## Begin SOURCE PASSAGE
Skip to content

Operations & Limits

Skill: databricks-zerobus-ingest

A production Zerobus producer that handles connection drops, stays within throughput limits, and deals with the reality of at-least-once delivery. This page is less about writing ingestion code and more about the operational decisions that keep it running reliably — ACK strategy selection, retry with reconnection, scaling beyond a single stream, and building observability when Zerobus has no built-in dashboards.

“Build a Python Zerobus producer with retry logic and exponential backoff that handles connection drops during server maintenance.”

import time
import logging
logger = logging.getLogger(__name__)
def ingest_with_retry(stream_factory, record, max_retries=5):
"""Ingest a record, reinitializing the stream on connection failures."""
stream = stream_factory()
## End SOURCE PASSAGE
## Begin RECORDS SUPPLIED
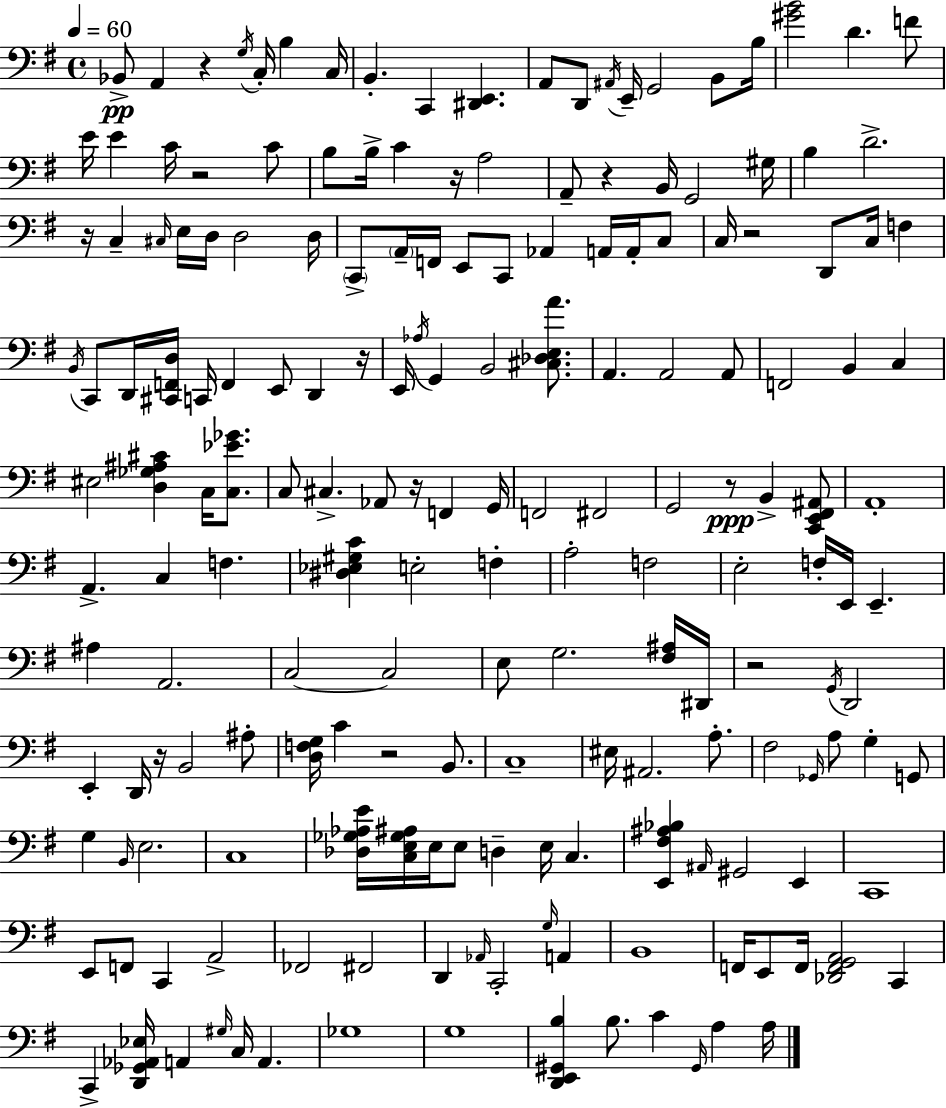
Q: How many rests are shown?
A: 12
## End RECORDS SUPPLIED
## Begin RECORDS SUPPLIED
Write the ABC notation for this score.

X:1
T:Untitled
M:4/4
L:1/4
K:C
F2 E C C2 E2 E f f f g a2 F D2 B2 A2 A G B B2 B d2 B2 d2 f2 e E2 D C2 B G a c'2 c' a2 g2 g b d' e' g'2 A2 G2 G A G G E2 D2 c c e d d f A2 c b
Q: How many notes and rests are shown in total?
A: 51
## End RECORDS SUPPLIED
## Begin RECORDS SUPPLIED
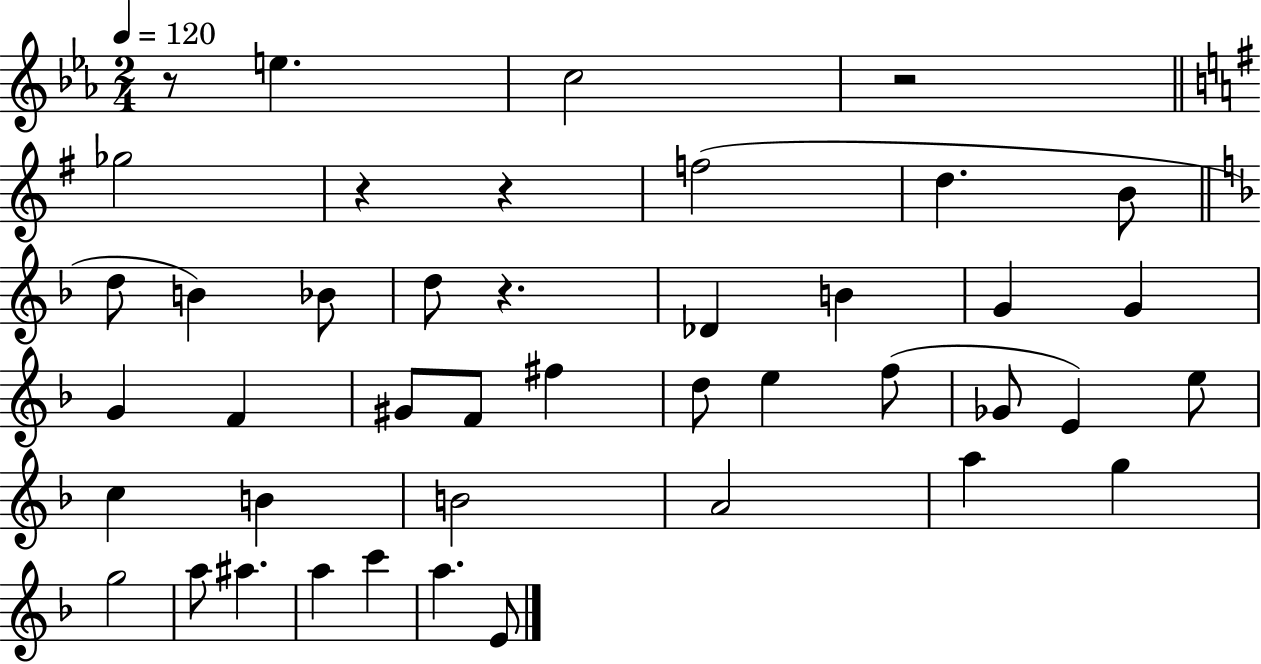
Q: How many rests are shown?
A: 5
## End RECORDS SUPPLIED
• COMPLETE THE FOLLOWING:
[1] On the Zerobus operations page, what kind of delivery must a production producer deal with?
[2] Translate this sentence from the Zerobus operations page into Spanish: "This page is less about writing ingestion code and more about the operational decisions that keep it running reliably — ACK strategy selection, retry with reconnection, scaling beyond a single stream, and building observability when Zerobus has no built-in dashboards."

• EXERCISE ANSWERS:
[1] At-least-once delivery.

[2] Esta página trata menos de escribir código de ingesta y más de las decisiones operativas que lo mantienen funcionando de forma fiable: la selección de la estrategia de ACK, los reintentos con reconexión, el escalado más allá de un solo flujo y la creación de observabilidad cuando Zerobus no tiene paneles integrados.